Work order ▸ Check every line of the entries below for "cancer", and copy the lines that have it.

(Dataset entries)
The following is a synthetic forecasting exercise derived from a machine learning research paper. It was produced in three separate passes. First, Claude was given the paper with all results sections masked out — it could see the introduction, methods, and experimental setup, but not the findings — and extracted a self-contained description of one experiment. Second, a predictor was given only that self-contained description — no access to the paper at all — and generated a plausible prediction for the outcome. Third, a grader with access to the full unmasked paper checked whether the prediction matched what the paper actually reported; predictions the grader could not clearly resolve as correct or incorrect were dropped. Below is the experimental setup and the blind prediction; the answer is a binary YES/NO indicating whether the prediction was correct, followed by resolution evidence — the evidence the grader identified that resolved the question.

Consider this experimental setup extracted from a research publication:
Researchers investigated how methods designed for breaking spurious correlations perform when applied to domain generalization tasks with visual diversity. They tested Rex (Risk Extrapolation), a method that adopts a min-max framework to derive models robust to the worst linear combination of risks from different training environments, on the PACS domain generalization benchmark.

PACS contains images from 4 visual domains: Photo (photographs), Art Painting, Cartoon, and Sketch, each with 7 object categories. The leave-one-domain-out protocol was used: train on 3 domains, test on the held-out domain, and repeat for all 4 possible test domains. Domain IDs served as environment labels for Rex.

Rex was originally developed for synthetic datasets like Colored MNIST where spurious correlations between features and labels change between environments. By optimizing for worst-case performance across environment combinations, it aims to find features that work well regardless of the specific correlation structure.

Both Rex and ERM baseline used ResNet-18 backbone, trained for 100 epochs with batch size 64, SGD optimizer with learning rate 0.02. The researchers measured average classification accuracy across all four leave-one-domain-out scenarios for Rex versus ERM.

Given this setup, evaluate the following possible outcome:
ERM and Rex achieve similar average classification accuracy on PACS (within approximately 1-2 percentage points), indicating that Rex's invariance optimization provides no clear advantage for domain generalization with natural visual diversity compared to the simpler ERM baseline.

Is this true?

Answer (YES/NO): NO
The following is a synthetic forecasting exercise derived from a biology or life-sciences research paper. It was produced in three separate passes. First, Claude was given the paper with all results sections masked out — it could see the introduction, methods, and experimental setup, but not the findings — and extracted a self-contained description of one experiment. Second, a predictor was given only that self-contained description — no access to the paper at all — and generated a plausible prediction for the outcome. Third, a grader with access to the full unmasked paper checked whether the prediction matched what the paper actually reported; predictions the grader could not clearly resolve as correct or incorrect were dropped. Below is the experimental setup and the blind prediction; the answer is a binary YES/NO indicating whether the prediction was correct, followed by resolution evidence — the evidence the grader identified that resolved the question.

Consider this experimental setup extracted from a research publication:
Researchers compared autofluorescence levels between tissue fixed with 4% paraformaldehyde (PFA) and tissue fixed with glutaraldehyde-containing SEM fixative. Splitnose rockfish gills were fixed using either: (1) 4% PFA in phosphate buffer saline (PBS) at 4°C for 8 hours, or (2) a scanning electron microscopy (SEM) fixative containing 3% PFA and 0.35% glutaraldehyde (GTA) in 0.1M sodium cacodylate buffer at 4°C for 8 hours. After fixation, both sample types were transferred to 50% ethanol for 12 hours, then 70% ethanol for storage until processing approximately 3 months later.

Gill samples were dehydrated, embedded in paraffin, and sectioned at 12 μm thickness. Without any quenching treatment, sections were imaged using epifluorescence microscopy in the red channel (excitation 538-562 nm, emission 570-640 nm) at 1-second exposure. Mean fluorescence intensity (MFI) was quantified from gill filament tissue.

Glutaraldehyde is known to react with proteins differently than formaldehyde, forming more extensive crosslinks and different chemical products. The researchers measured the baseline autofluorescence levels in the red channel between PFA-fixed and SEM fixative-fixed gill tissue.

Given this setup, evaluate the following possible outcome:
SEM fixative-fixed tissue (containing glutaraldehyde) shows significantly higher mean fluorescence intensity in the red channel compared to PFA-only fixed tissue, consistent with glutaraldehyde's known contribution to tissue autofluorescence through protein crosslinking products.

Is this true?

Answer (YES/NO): NO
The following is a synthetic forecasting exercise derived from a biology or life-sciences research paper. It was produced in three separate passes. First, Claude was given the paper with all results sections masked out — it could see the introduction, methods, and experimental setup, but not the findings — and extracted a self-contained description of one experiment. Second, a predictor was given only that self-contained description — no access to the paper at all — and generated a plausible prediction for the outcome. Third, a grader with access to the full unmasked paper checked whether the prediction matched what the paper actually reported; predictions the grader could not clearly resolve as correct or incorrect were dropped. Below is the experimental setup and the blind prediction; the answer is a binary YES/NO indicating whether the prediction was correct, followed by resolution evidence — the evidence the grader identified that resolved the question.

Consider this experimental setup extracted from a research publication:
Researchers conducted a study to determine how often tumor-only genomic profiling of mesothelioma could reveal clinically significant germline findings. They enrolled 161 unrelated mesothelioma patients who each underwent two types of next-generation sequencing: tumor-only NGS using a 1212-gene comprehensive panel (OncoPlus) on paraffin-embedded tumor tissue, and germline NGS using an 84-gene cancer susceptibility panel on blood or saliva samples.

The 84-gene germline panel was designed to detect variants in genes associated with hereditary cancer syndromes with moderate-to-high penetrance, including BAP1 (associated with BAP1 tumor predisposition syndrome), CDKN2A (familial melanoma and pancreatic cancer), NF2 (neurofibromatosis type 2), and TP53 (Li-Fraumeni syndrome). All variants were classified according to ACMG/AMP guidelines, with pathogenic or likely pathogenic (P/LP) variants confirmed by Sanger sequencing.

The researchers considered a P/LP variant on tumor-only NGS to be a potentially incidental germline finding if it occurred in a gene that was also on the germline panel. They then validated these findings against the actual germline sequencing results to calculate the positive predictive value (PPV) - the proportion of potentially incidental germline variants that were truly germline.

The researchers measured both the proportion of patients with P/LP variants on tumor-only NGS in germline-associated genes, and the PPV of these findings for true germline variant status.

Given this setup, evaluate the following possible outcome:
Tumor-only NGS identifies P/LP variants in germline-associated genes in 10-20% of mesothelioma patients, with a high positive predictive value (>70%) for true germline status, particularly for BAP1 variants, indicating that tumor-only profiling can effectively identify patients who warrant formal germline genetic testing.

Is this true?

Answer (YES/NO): NO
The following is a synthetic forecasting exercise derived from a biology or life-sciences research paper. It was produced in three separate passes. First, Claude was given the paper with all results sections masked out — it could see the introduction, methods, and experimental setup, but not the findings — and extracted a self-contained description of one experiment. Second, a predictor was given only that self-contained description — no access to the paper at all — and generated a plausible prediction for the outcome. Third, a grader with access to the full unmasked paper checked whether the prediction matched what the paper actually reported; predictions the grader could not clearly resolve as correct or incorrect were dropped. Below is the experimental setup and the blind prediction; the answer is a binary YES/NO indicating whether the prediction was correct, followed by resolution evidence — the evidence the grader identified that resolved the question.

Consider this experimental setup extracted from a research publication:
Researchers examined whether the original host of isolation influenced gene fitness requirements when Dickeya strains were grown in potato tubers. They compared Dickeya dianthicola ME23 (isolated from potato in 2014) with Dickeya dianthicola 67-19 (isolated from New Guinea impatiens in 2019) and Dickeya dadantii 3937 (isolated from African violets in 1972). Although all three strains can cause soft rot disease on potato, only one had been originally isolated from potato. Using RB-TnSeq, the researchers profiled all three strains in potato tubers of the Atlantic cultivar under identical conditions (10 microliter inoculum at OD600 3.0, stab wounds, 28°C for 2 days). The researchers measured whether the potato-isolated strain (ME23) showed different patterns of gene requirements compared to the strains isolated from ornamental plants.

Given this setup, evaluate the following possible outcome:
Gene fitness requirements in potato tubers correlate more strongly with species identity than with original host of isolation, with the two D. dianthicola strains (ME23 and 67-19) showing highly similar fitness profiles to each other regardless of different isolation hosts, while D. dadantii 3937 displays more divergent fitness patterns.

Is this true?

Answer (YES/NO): NO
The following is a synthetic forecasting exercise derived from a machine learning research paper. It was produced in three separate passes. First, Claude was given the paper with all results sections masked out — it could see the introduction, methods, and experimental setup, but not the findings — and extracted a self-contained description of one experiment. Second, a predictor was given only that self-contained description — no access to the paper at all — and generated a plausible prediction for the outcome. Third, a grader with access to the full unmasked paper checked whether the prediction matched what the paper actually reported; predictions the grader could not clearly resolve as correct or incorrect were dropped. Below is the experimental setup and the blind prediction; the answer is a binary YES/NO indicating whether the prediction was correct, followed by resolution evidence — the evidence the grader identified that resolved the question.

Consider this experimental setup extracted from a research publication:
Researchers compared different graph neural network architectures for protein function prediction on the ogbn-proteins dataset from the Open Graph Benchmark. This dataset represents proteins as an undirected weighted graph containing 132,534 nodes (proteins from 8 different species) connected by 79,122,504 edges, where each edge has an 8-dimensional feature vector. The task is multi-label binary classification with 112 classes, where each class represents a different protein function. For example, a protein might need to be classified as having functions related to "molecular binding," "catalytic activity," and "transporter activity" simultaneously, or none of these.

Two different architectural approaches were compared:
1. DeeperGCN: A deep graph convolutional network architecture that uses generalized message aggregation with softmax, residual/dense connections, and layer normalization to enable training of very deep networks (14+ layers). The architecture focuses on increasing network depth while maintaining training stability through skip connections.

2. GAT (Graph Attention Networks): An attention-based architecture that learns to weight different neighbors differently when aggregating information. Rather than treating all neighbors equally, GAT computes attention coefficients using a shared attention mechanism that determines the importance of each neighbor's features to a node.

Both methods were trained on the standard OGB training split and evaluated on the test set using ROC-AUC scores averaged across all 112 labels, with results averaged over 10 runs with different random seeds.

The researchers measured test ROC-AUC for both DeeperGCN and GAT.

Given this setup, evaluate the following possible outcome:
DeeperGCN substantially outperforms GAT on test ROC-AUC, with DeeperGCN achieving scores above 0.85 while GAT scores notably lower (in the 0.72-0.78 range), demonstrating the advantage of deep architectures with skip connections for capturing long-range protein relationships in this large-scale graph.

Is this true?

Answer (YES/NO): NO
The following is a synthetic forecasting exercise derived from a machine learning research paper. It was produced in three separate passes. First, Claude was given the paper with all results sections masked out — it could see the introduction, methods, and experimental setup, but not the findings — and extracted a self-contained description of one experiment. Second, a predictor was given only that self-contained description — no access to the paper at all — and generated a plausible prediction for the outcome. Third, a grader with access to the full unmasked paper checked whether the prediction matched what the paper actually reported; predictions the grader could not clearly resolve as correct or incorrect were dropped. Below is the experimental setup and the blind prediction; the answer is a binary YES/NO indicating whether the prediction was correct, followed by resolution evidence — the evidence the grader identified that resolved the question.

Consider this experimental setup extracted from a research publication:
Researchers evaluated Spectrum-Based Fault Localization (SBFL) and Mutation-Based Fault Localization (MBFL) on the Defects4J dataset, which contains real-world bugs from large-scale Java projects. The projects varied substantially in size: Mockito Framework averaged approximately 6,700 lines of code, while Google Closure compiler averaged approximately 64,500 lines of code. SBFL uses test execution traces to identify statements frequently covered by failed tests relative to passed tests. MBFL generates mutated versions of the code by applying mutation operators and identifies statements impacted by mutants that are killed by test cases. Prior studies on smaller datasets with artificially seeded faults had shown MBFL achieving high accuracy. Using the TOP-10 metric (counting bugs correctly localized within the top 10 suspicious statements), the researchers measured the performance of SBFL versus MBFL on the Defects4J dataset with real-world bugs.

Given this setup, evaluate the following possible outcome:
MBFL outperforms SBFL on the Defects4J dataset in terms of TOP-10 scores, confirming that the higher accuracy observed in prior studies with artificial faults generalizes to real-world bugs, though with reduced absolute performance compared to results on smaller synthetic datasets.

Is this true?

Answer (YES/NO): NO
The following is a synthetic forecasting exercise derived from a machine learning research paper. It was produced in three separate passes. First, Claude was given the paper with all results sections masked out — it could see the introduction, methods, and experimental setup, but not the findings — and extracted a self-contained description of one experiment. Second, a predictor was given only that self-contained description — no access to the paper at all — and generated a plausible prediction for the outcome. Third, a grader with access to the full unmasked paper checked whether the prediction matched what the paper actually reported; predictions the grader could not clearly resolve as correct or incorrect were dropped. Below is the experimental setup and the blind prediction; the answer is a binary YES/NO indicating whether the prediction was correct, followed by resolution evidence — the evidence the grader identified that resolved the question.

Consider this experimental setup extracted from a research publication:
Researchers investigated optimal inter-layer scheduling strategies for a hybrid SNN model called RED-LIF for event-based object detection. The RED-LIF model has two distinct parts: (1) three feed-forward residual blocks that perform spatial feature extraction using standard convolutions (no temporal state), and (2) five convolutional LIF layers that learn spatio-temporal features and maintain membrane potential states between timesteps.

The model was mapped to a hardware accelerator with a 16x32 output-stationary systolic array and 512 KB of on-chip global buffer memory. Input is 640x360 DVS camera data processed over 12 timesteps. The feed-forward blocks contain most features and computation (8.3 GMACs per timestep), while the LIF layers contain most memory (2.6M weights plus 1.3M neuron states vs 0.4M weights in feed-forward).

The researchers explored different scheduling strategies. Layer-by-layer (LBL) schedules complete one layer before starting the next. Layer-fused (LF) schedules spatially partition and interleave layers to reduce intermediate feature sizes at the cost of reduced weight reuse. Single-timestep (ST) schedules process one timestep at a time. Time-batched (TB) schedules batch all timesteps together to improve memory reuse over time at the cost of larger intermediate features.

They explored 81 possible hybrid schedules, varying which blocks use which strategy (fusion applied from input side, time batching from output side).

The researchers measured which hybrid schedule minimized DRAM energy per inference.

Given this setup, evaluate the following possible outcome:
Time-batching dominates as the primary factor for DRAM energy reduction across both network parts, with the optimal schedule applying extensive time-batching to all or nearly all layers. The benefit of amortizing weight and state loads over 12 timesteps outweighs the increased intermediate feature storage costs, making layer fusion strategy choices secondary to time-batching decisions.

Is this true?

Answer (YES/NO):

Solution ▸
Researchers conducted a study to determine how often tumor-only genomic profiling of mesothelioma could reveal clinically significant germline findings. They enrolled 161 unrelated mesothelioma patients who each underwent two types of next-generation sequencing: tumor-only NGS using a 1212-gene comprehensive panel (OncoPlus) on paraffin-embedded tumor tissue, and germline NGS using an 84-gene cancer susceptibility panel on blood or saliva samples.
The 84-gene germline panel was designed to detect variants in genes associated with hereditary cancer syndromes with moderate-to-high penetrance, including BAP1 (associated with BAP1 tumor predisposition syndrome), CDKN2A (familial melanoma and pancreatic cancer), NF2 (neurofibromatosis type 2), and TP53 (Li-Fraumeni syndrome). All variants were classified according to ACMG/AMP guidelines, with pathogenic or likely pathogenic (P/LP) variants confirmed by Sanger sequencing.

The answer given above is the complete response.